Laïcité — débat québécois

Chers internautes, j’ai de tristes nouvelles à vous apprendre. J’ai appris mercredi soir vers 21 h 30 que de grands pays démocratiques, que dis-je, de civilisation, comme la France, en fait que l’Europe entière s’étaient livrés depuis quelques décennies à des pratiques « irréalistes, scandaleuses » risquant de mener à « la désobéissance civile », de « faire sauter l’ordre social » et qui valent à ces pays et ce continent naguère dignes d’admiration d’être « montrés du doigt partout à l’étranger ».
Mais qu’ont-ils fait de si répréhensible, de si contraire aux droits et à la bienséance. Eh bien Monsieur, Madame, ils ont eu le fanatisme d’imposer dans leurs pays par des règlements, des avis, des lois, des chartes et même — summum du déshonneur– par des décisions de tribunaux nationaux et européens des mesures de laïcité en tous points semblables à celles prônées par les boute-feux (dont je suis) qui ont signé le Manifeste pour un Québec laïque et pluraliste et qui sont envisagées par le Parti Québécois.

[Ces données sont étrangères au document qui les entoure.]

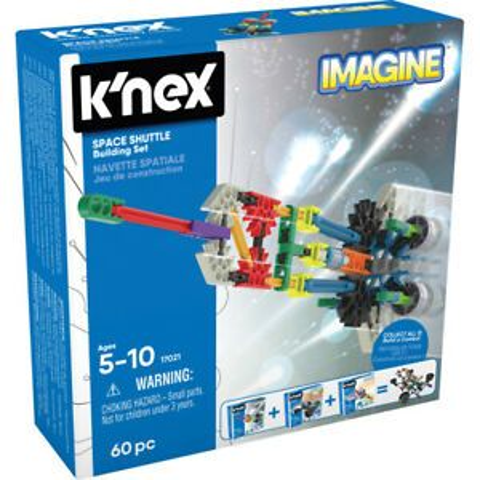 K'NEX IMAGINE SPACE SHUTTLE 60PC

En l’espèce : l’interdiction pour les membres de la fonction publique de porter des signes religieux ou politiques.
D’où vient cette sévérité envers ces mesures ? De Gérard Bouchard, co-auteur du rapport Bouchard-Taylor. En entrevue au Téléjournal ce mercredi, il disait ce qui suit, au sujet de l’application, au Québec, d’une loi consacrant ce principe :

[Cette loi serait] ingérable, irréaliste, scandaleuse, elle mènerait à la désobéissance civile, elle ferait sauter l’ordre social et, finalement, le Québec serait montré du doigt partout à l’étranger. [...] C’est les Américains qui diraient à côté, là, eh !, qu’est-ce qui vous prend là, vous autres là, les petits minables, là ? [...] Il y aurait de la désobéissance civile, madame. De la désobéissance civile. Le Québec se retrouverait avec une crise énorme à l’intérieur. En plus d’un problème considérable à l’échelle internationale. On aurait tous les tribunaux à dos. Puis, pas seulement la Cour suprême, là. À commencer par nos tribunaux à nous. Notre Charte. Tous les traités internationaux. Le Québec serait pointé du doigt partout.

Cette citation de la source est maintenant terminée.